HEIN ? COHÉRENCE ?

Lorsqu’un système complexe s’éloigne de l’état d’équilibre, de petites îles de cohérence dans une mer de chaos ont le don de faire passer l’ensemble du système à un ordre supérieur. – Ilya Prigogine

Nous vivons dans un monde complexe. Un système mondial de plus en plus complexe. Et chaotique. Tellement qu’il est complètement impossible de le saisir dans son entièreté. On dit d’ailleurs que le système nerveux humain n’est pas construit pour traiter autant d’information qu’on nous propose en ce moment, et de ressentir autant de sensations. Makes sense.

Si on ne peut trouver de cohérence dans le monde, Il nous faut alors chercher un équilibre dans notre proximité plus immédiate, juste ici, en soi et autour. Pas que le monde finisse là, au contraire, mais il y commence et là qu’il s’y déroule.

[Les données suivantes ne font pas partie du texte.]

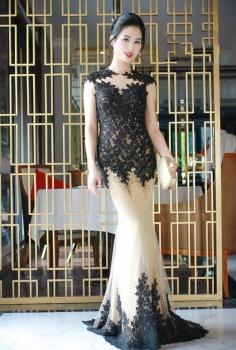 Đầm dạ hội đính đá đẳng cấp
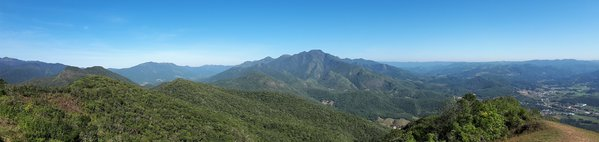 Beautiful mountain range thumbnail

Car le monde est vaste, trop vaste pour qu’on puisse y trouver un seul sens, un sens unique. De plus en plus une autoroute de la désinformation. Le sens ne peut que se trouver en soi et par la suite, prendre de l’expansion, se diffuser et s’expandre.

En fait, ce que l’on nomme le monde n’existe pas vraiment d’ailleurs. Il n’existe que dans l’absolu, dans l’imagination, dans ses divers reflets qu’on se met dans l’oeil et dans les oreilles. On ne perçoit que quelques petites bits de la vaste et complexe réalité du monde à la fois. Et souvent, on prend le monde pour ces petites bits d’information. On prend le monde pour le trou du beigne et soi pour le nombril du monde. On pense que le monde est notre ptit motton. Excusez-là.

Le vrai monde me semble ne pouvoir exister réellement qu’ici, juste là sous nos pieds et dans notre coeur, là où l’on peut toucher, sentir, voir, goûter et entendre. Ce que l’on peut ressentir avec et par nos cinq sens. Oh, bien sûr, il y en a sûrement davantage que cinq si on fouille un peu. Disons que c’est le monde primaire, le monde de nos sens. Là où l’on peut commencer à créer sa propre île, île qui cohabitera avec l’ensemble des autres îles, surtout celles situées directement plus près de nous.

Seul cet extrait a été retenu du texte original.